# Schema Reference

# Schema Reference

This page defines the main schema concepts used throughout Curiosity Workspace.

# Node schema

A node schema defines a type of entity stored in the graph. It typically contains:

  • Type name (e.g., Device, SupportCase)
  • Key fields that uniquely identify nodes of that type
  • Properties used for display, filtering, and indexing
  • Optional: a timestamp field used for time filters and recency sorting

# Example (C# schema annotations)

[Node]
public class SupportCase
{
    [Key] public string Id { get; set; }
    [Property] public string Summary { get; set; }
    [Property] public string Content { get; set; }
    [Timestamp] public DateTimeOffset Time { get; set; }
}

# Edge schema

An edge schema defines relationship types between node types.
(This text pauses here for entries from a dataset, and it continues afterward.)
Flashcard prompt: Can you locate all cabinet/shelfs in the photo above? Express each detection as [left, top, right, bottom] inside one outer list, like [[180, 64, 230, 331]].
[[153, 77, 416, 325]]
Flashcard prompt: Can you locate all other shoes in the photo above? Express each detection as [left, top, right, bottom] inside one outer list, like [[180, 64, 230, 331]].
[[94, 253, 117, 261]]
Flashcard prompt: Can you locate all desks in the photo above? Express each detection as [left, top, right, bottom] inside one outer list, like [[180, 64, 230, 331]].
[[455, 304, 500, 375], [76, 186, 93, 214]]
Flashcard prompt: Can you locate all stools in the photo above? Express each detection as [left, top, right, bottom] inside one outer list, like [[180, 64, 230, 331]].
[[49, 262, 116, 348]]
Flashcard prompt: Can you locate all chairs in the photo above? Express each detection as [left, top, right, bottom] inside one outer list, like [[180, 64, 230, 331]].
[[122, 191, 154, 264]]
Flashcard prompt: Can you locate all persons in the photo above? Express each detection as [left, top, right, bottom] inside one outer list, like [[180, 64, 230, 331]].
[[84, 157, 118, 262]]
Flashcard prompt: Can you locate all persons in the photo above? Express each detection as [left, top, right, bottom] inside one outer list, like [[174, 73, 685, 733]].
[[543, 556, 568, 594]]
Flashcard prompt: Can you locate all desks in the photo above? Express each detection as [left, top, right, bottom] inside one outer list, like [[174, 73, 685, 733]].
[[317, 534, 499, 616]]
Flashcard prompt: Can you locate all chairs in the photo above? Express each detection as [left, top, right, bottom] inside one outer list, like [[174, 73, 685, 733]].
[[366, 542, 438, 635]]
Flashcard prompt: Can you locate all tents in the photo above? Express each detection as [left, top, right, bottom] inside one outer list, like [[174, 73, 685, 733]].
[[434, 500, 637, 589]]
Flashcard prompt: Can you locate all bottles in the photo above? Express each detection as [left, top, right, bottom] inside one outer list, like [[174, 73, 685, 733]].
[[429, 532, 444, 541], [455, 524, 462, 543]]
Edges can be directional and are typically named to read well in traversal:

  • Case -> ForDevice -> Device
  • Device -> HasPart -> Part

# Example (edge name constants)

public static class Edges
{
    public const string HasPart = nameof(HasPart);
    public const string PartOf  = nameof(PartOf);
}

# Keys

Keys define identity. Keys must be:

  • stable over time
  • available during ingestion
  • unique within a node type

If you cannot rely on a natural key, use a deterministic ID strategy.

# Properties

Properties store attributes:

  • strings, numbers, enums
  • timestamps
  • structured fields used for filters

Properties are also what you typically index for text and vector search.

# Aliases (conceptual)

Aliases represent alternative names for a node. They are useful for:

  • variations in spelling/punctuation
  • abbreviations and acronyms
  • normalization across sources

# Hidden/system node types (conceptual)

Systems often store internal configuration objects (e.g., pipelines, indexes) as nodes. These may be hidden by default but can be inspected for debugging.